**DESAFIO 1**
No texto sobre a bengala inteligente, que idade têm os estudantes que desenvolveram o projeto?
**DESAFIO 2**
Por favor, escreva a continuação do texto sobre a bengala inteligente, começando logo após a última frase apresentada.

**BLOCO DE TEXTO**
━━━━

Diante dos desafios diários enfrentados por pessoas com deficiência visual, estudantes peruanos decidiram aplicar sua criatividade e conhecimentos para promover a inclusão desse grupo na sociedade. A equipe criou o “Pusaqkuna”, uma bengala inteligente equipada com sensores, vibrações e GPS, que oferece maior autonomia e segurança na mobilidade urbana. A iniciativa foi finalista do Solve for Tomorrow no Peru, em 2024.
O projeto foi desenvolvido por três estudantes de 16 anos, do quinto ano do ensino médio, o último da escolarização obrigatória. A ideia surgiu durante uma atividade da disciplina de robótica. Observando os desafios ao seu redor e considerando que a escola está localizada ao lado de dois hospitais, os estudantes viam diariamente pessoas com deficiência visual indo a consultas e as dificuldades que enfrentavam para se locomover sozinhas. “Aqui no Peru, em geral, o urbanismo não é amigável às pessoas com deficiência — seja visual, motora, auditiva ou outras. Então, os jovens perceberam isso e pensaram em como a robótica poderia trazer uma solução”, conta Kervin Calle, professor de Artes e mediador da equipe.

━━━━

[Registros de contorno]

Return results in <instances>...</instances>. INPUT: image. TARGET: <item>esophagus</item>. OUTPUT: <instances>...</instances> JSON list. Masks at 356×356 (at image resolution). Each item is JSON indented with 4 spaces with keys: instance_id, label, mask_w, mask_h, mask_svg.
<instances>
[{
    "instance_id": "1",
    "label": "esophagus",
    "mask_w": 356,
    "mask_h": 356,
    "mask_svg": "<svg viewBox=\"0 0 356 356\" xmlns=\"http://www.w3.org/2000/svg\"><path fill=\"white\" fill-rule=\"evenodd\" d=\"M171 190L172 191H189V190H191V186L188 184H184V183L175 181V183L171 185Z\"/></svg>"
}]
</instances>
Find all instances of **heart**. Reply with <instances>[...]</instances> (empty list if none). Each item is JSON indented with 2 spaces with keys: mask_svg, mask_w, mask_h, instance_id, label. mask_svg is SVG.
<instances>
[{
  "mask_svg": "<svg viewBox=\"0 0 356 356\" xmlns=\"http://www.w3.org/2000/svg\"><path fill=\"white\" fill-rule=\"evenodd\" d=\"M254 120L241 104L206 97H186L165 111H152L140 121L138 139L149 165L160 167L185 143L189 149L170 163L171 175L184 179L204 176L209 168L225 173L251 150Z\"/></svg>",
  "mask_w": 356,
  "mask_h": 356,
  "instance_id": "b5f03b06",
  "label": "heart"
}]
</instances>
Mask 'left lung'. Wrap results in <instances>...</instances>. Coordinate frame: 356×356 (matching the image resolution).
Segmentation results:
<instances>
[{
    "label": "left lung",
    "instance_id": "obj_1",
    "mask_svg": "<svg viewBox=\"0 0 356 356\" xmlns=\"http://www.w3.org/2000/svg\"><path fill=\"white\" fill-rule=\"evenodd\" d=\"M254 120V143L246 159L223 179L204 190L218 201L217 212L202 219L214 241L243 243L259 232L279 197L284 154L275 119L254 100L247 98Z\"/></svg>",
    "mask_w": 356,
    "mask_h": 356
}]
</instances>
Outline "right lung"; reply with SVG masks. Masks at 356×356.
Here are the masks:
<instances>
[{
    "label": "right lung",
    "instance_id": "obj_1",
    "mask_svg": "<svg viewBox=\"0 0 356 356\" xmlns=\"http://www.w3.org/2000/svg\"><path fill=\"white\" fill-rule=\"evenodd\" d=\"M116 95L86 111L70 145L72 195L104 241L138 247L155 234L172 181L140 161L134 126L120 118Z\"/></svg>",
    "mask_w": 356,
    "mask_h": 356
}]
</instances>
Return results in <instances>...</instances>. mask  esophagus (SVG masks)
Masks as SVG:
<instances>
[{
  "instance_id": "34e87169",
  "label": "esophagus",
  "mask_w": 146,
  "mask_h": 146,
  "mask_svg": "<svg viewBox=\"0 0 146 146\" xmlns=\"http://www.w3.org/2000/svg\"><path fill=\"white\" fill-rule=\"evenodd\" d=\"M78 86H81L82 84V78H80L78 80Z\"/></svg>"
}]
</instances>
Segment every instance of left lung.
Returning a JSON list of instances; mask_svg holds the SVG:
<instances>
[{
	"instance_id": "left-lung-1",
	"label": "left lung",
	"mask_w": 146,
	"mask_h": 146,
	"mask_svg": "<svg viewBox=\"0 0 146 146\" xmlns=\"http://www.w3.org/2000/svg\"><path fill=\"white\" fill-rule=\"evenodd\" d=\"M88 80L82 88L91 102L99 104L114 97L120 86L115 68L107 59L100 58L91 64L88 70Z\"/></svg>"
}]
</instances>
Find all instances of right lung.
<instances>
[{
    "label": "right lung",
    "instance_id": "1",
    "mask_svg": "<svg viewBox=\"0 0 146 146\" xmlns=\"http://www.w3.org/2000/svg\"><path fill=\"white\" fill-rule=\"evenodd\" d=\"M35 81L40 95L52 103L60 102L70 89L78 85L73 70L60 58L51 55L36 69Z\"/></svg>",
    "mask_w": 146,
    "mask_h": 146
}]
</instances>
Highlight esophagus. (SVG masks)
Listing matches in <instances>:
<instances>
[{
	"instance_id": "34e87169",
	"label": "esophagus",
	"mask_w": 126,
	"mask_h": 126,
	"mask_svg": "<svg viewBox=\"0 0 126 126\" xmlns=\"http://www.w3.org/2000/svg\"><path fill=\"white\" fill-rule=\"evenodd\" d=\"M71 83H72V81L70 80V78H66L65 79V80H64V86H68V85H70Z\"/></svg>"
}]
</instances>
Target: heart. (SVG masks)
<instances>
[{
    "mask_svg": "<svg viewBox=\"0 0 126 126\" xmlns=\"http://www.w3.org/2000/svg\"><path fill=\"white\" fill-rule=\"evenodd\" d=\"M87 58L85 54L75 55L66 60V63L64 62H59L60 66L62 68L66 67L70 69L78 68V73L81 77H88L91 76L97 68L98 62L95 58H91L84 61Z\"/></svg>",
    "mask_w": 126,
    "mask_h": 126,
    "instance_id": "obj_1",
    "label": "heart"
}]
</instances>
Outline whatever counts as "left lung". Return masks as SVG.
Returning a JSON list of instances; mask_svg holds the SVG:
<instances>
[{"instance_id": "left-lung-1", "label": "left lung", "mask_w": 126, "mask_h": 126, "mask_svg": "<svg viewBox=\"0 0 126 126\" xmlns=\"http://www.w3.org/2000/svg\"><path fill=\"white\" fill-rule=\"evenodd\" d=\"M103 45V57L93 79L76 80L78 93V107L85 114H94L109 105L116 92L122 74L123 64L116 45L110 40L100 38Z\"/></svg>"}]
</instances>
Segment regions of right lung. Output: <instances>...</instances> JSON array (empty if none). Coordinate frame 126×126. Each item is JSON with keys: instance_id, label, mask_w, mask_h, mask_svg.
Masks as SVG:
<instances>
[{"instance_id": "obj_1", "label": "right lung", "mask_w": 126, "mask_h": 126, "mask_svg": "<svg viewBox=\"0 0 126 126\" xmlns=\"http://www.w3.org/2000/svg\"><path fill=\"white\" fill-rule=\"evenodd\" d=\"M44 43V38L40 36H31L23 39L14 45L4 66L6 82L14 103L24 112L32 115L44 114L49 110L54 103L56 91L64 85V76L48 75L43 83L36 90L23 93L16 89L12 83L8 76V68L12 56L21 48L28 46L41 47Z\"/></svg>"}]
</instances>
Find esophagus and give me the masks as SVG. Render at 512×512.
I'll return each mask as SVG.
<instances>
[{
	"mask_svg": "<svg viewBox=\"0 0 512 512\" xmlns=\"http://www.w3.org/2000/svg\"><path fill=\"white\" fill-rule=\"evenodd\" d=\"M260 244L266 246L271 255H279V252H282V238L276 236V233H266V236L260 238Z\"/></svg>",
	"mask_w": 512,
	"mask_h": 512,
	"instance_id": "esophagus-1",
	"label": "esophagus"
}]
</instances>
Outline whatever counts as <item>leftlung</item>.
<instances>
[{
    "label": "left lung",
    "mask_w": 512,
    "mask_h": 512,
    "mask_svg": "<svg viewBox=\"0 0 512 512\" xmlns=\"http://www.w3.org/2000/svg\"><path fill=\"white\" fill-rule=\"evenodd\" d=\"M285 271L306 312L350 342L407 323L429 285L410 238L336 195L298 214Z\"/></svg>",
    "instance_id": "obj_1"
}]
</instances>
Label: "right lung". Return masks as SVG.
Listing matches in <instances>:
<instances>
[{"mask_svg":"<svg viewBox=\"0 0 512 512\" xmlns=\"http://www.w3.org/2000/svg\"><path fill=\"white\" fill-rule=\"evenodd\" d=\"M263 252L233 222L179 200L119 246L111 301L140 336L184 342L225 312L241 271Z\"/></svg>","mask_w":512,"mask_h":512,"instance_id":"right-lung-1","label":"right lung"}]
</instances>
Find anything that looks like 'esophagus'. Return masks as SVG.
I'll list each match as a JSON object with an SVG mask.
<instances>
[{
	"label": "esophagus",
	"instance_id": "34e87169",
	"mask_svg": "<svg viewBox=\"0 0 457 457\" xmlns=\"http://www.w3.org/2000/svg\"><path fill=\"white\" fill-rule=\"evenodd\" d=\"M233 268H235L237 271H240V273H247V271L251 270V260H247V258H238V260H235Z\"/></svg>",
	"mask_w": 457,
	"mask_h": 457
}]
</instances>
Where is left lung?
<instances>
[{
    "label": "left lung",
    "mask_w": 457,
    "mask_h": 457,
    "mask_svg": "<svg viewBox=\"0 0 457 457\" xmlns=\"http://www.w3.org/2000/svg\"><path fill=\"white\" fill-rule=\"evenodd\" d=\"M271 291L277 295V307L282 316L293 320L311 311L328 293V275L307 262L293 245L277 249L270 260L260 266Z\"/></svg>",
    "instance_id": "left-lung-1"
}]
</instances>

━━━━

**RESPOSTA ESCRITA 1**
Eles têm 16 anos.

**RESPOSTA ESCRITA 2**
Entre os obstáculos identificados estavam a falta de sinalização, o ruído ambiental e a escassa sensibilidade social. Após um brainstorming, decidiram criar um dispositivo que ajudasse a traçar um caminho seguro. O nome “Pusaqkuna” foi escolhido por significar “o bom guia” em quéchua, uma língua falada nos Andes centrais antes da formação do Império Inca e que até hoje é a mais falada nativamente na América do Sul.
Antes de participarem do Solve for Tomorrow, a equipe já havia competido em um concurso nacional, onde teve um bom desempenho, o que os motivou a continuar. “Depois dessa primeira experiência, as principais melhorias foram aplicadas na ergonomia e no peso do protótipo. Ele era muito desconfortável”, explica o professor. Naquele momento, o “Pusaqkuna” era uma bengala feita de metal pesado e emitia alertas sonoros para indicar obstáculos.
Fiquei encantado com a robótica e com a forma que os jovens começam a montar diferentes peças e programar soluções para a sociedade, afirma Calle.
Embora Calle não seja professor de Robótica ou Mecatrônica, os jovens já tinham conhecimentos nessas áreas, e outros docentes colaboraram em cada etapa. Assim, conseguiram aperfeiçoar o protótipo final. Agora, quando há um obstáculo, o sensor aciona uma vibração na parte correspondente da bengala. Por exemplo, se há um obstáculo à frente, a parte frontal do dispositivo vibra.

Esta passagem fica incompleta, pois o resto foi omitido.